The task:
Turn every line of the records below into a numbered list, skipping blank lines. Leave the pictures out of the answer.

(Saved data entries)
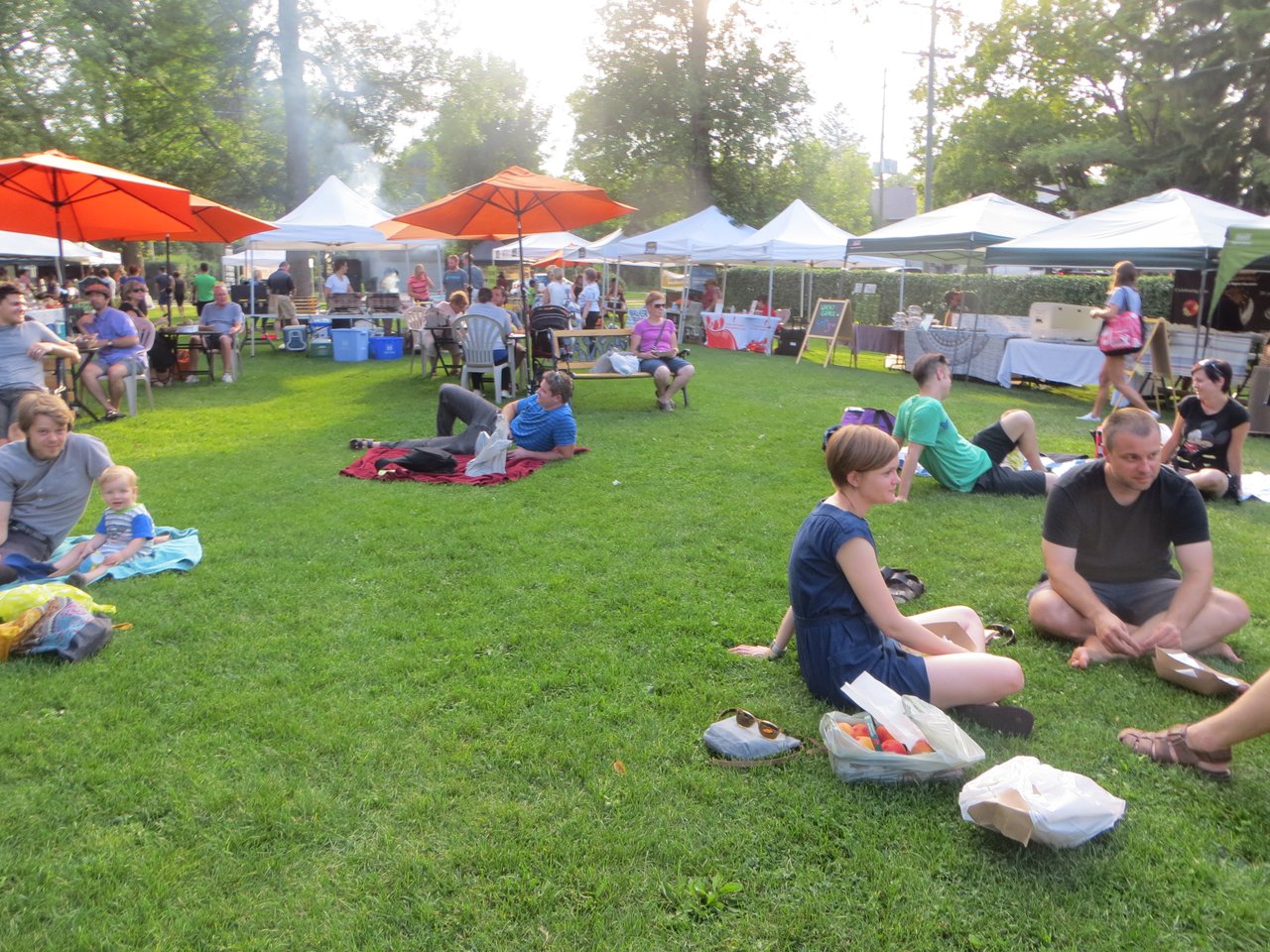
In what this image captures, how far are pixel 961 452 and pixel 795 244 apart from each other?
491 inches

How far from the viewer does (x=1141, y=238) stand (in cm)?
1231

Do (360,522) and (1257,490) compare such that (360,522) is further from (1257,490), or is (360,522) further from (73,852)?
(1257,490)

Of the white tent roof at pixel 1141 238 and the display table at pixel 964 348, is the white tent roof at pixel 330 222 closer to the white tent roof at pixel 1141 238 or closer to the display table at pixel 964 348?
the display table at pixel 964 348

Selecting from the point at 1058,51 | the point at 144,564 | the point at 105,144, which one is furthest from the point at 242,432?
the point at 1058,51

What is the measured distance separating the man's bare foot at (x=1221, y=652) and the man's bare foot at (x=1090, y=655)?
1.48ft

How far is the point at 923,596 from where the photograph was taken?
15.9ft

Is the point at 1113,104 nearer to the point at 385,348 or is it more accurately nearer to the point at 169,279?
the point at 385,348

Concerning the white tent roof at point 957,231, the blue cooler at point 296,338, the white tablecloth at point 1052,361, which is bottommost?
the white tablecloth at point 1052,361

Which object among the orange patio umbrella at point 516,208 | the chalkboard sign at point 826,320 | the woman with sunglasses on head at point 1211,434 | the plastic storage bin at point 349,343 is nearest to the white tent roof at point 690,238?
the chalkboard sign at point 826,320

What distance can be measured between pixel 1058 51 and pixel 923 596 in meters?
34.8

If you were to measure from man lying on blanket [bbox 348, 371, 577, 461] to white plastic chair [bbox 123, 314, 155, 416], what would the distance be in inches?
157

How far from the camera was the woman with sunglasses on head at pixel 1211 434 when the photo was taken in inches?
265

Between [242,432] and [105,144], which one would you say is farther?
[105,144]

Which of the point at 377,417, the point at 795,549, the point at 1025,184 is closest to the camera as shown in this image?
the point at 795,549
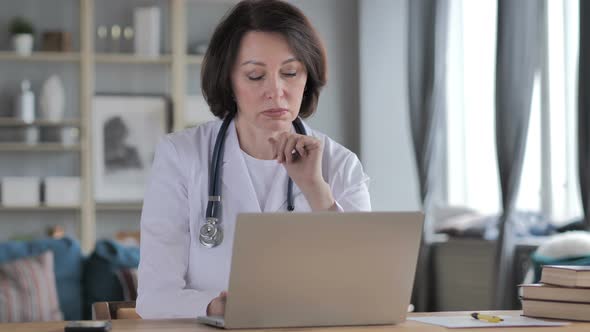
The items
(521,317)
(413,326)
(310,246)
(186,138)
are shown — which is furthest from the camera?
(186,138)

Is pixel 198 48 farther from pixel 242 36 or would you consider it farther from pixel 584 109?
pixel 242 36

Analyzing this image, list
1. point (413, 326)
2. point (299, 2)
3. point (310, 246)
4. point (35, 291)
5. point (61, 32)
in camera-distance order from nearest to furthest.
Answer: point (310, 246) < point (413, 326) < point (35, 291) < point (61, 32) < point (299, 2)

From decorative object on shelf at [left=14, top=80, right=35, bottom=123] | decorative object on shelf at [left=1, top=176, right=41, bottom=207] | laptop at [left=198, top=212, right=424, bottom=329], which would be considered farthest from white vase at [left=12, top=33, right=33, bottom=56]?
laptop at [left=198, top=212, right=424, bottom=329]

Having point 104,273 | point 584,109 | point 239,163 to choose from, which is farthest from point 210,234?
point 584,109

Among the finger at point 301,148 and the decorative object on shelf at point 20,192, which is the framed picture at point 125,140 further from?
the finger at point 301,148

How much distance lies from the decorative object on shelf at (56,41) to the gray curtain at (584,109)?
13.0 ft

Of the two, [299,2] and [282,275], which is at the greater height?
[299,2]

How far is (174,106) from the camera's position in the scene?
7.41 metres

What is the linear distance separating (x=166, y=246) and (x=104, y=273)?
2.90 metres

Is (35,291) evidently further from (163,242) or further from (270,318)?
(270,318)

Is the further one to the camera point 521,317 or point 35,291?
point 35,291

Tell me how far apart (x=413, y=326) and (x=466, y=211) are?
14.8 ft

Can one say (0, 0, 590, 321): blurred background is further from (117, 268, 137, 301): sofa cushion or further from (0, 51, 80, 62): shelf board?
(117, 268, 137, 301): sofa cushion

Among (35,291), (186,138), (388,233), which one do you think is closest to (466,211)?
(35,291)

Solution below:
1. In what this image captures, how far are pixel 961 452 and pixel 795 244 apart from each other?
2. 491 inches
3. How far from the viewer does (x=1141, y=238) stand (in cm)?
4. 1231
5. Do (360,522) and (1257,490) compare such that (360,522) is further from (1257,490), or is (360,522) further from (73,852)?
6. (1257,490)
7. Of the white tent roof at pixel 1141 238 and the display table at pixel 964 348, is the white tent roof at pixel 330 222 closer to the white tent roof at pixel 1141 238 or closer to the display table at pixel 964 348?
8. the display table at pixel 964 348
9. Selecting from the point at 1058,51 | the point at 144,564 | the point at 105,144, which one is furthest from the point at 242,432?
10. the point at 1058,51
11. What is the measured distance separating the man's bare foot at (x=1221, y=652) and the man's bare foot at (x=1090, y=655)?
12. 1.48ft
13. How far is the point at 923,596 from where the photograph was taken?
14. 15.9ft
15. Is the point at 1113,104 nearer to the point at 385,348 or is it more accurately nearer to the point at 169,279?
16. the point at 385,348
17. Concerning the white tent roof at point 957,231, the blue cooler at point 296,338, the white tablecloth at point 1052,361, which is bottommost?
18. the white tablecloth at point 1052,361
19. Which object among the orange patio umbrella at point 516,208 | the chalkboard sign at point 826,320 | the woman with sunglasses on head at point 1211,434 | the plastic storage bin at point 349,343 is nearest to the white tent roof at point 690,238?
20. the chalkboard sign at point 826,320
21. What distance can be measured between pixel 1058 51 and pixel 923 596 in meters?
22. 34.8
23. If you were to measure from man lying on blanket [bbox 348, 371, 577, 461] to white plastic chair [bbox 123, 314, 155, 416], what would the distance be in inches?
24. 157
25. How far from the camera was the woman with sunglasses on head at pixel 1211 434 when the photo was taken in inches?
26. 265
27. Between [242,432] and [105,144], which one would you say is farther?
28. [105,144]
29. Which of the point at 377,417, the point at 795,549, the point at 1025,184 is closest to the camera as shown in this image?
30. the point at 795,549
31. The items
32. (521,317)
33. (413,326)
34. (310,246)
35. (186,138)
36. are shown — which is furthest from the camera?
37. (186,138)
38. Is pixel 198 48 farther from pixel 242 36 or would you consider it farther from pixel 584 109?
39. pixel 242 36
40. Analyzing this image, list
41. 1. point (413, 326)
42. 2. point (299, 2)
43. 3. point (310, 246)
44. 4. point (35, 291)
45. 5. point (61, 32)
46. in camera-distance order from nearest to furthest.
47. Answer: point (310, 246) < point (413, 326) < point (35, 291) < point (61, 32) < point (299, 2)
48. From decorative object on shelf at [left=14, top=80, right=35, bottom=123] | decorative object on shelf at [left=1, top=176, right=41, bottom=207] | laptop at [left=198, top=212, right=424, bottom=329], which would be considered farthest from white vase at [left=12, top=33, right=33, bottom=56]?
49. laptop at [left=198, top=212, right=424, bottom=329]
50. Having point 104,273 | point 584,109 | point 239,163 to choose from, which is farthest from point 210,234?
51. point 584,109
52. Among the finger at point 301,148 and the decorative object on shelf at point 20,192, which is the framed picture at point 125,140 further from?
53. the finger at point 301,148
54. How much distance lies from the decorative object on shelf at (56,41) to the gray curtain at (584,109)?
55. 13.0 ft
56. Of the two, [299,2] and [282,275], which is at the greater height?
57. [299,2]
58. How far is (174,106) from the camera's position in the scene?
59. 7.41 metres
60. What is the linear distance separating (x=166, y=246) and (x=104, y=273)?
61. 2.90 metres
62. Is (35,291) evidently further from (163,242) or further from (270,318)?
63. (270,318)
64. Is the further one to the camera point 521,317 or point 35,291?
65. point 35,291
66. Tell me how far apart (x=413, y=326) and (x=466, y=211) are?
67. 14.8 ft
68. Can one say (0, 0, 590, 321): blurred background is further from (117, 268, 137, 301): sofa cushion or further from (0, 51, 80, 62): shelf board?
69. (117, 268, 137, 301): sofa cushion
70. Among (35,291), (186,138), (388,233), which one do you think is closest to (466,211)?
71. (35,291)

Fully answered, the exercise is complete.